(Image-caption web data)
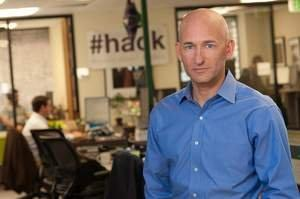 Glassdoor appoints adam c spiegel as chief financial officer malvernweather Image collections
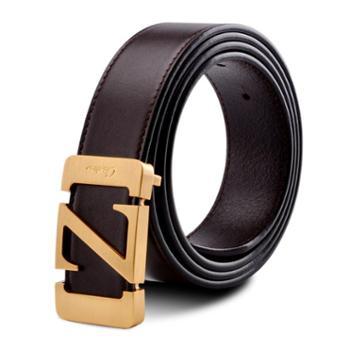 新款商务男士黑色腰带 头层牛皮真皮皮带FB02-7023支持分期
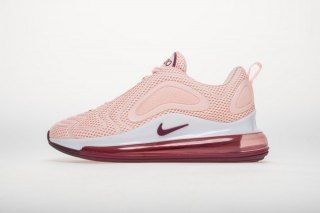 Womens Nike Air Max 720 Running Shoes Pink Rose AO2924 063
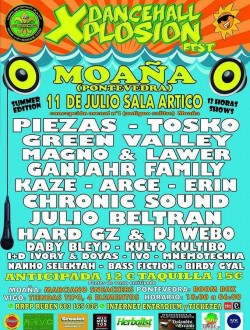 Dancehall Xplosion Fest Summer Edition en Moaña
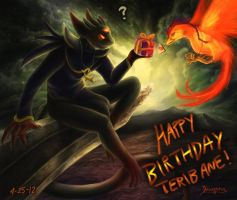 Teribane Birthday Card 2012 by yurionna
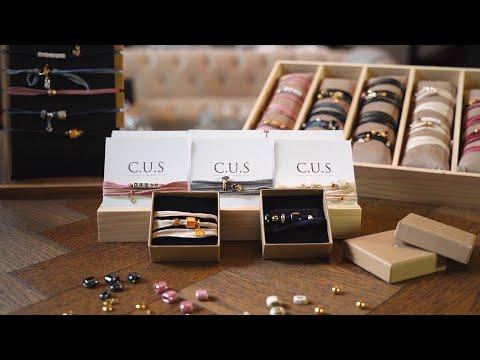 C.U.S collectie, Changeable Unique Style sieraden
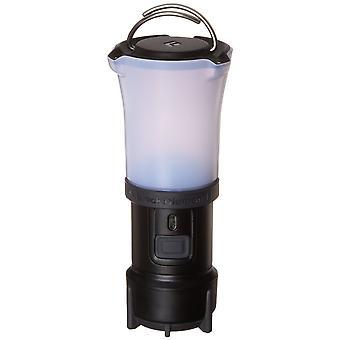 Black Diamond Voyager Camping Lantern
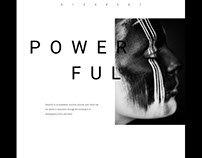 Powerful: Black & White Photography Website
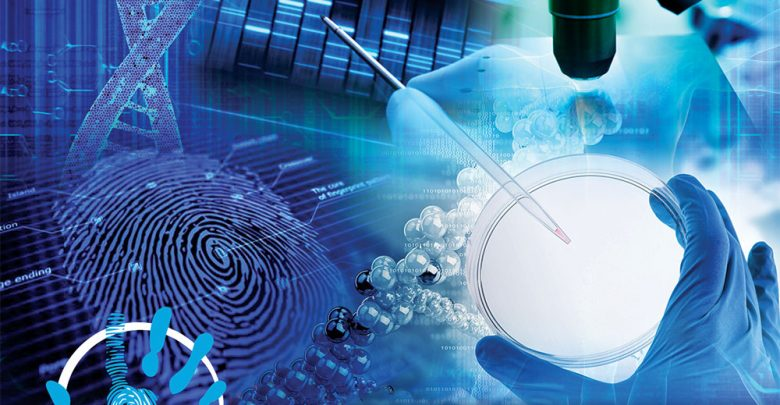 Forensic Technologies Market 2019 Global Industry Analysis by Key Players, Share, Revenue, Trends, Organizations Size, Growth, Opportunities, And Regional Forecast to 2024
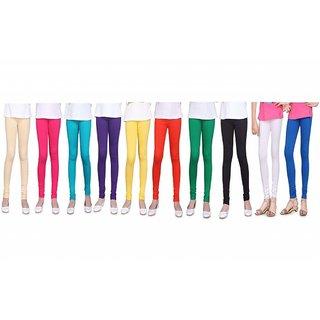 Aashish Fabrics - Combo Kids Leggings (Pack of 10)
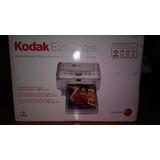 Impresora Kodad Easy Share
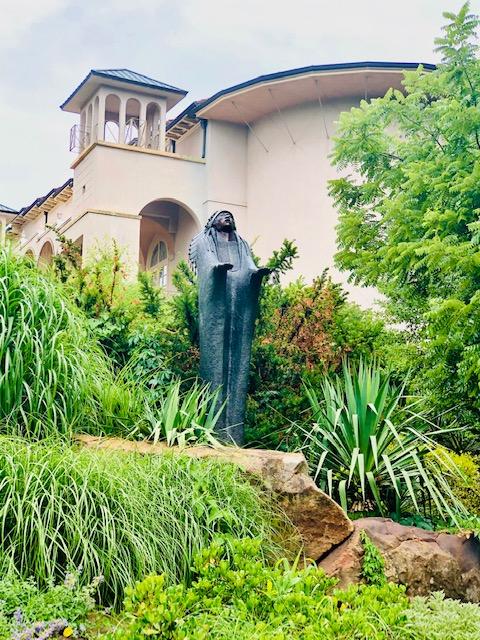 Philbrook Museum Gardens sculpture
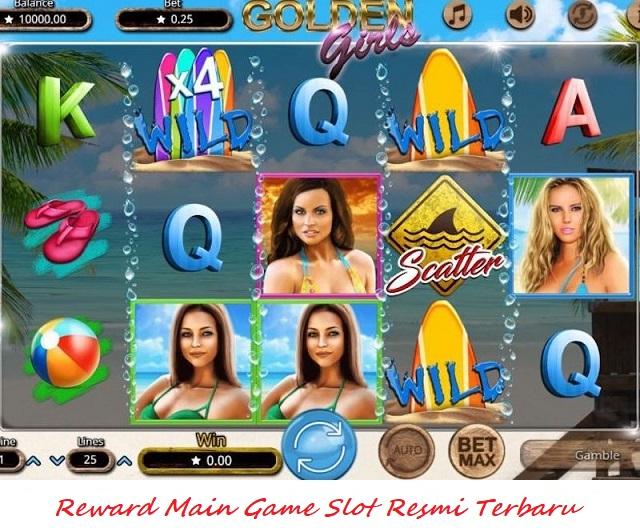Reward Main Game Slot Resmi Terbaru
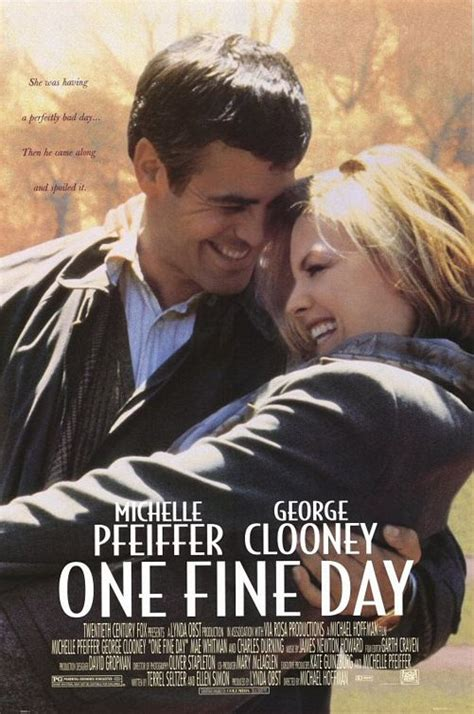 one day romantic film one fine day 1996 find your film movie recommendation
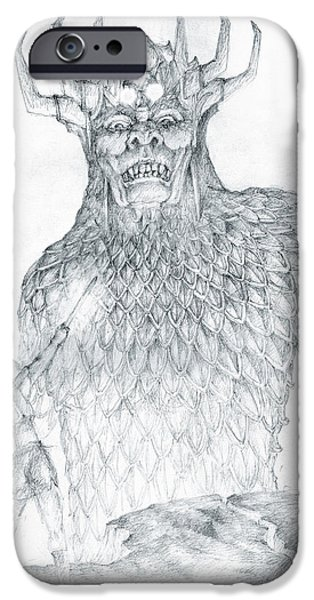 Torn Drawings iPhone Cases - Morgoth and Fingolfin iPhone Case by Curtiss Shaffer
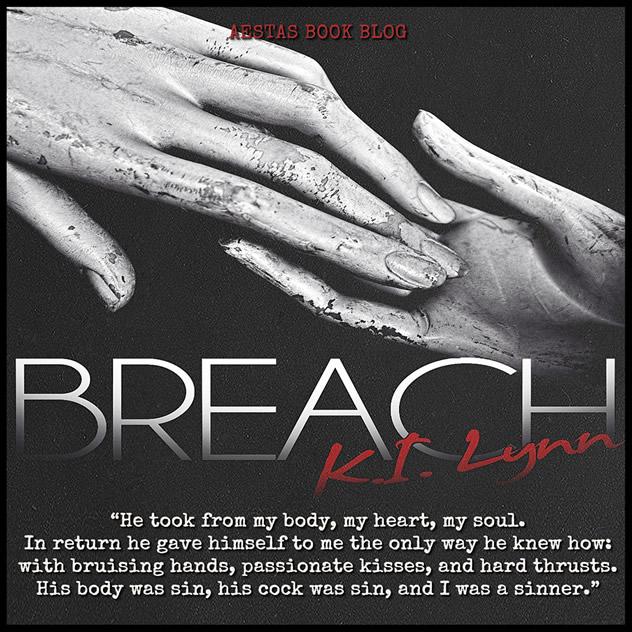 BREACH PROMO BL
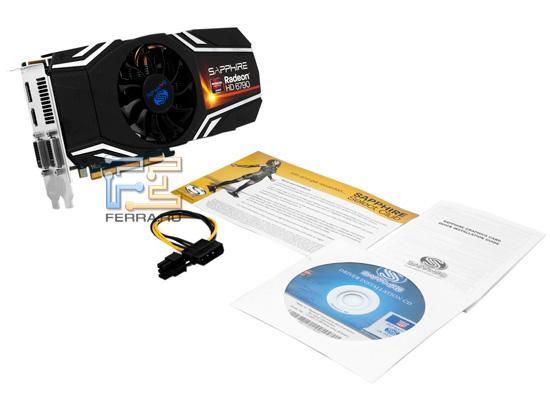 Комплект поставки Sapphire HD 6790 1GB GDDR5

__Try it__:
Copy the entries above exactly from the line with "Womens Nike Air" down to their last line, both ends included. Do not copy any pictures.

__Exercise response__:
 Womens Nike Air Max 720 Running Shoes Pink Rose AO2924 063
 Dancehall Xplosion Fest Summer Edition en Moaña
 Teribane Birthday Card 2012 by yurionna
 C.U.S collectie, Changeable Unique Style sieraden
 Black Diamond Voyager Camping Lantern
 Powerful: Black & White Photography Website
 Forensic Technologies Market 2019 Global Industry Analysis by Key Players, Share, Revenue, Trends, Organizations Size, Growth, Opportunities, And Regional Forecast to 2024
 Aashish Fabrics - Combo Kids Leggings (Pack of 10)
 Impresora Kodad Easy Share
 Philbrook Museum Gardens sculpture
Reward Main Game Slot Resmi Terbaru
 one day romantic film one fine day 1996 find your film movie recommendation
 Torn Drawings iPhone Cases - Morgoth and Fingolfin iPhone Case by Curtiss Shaffer
 BREACH PROMO BL
 Комплект поставки Sapphire HD 6790 1GB GDDR5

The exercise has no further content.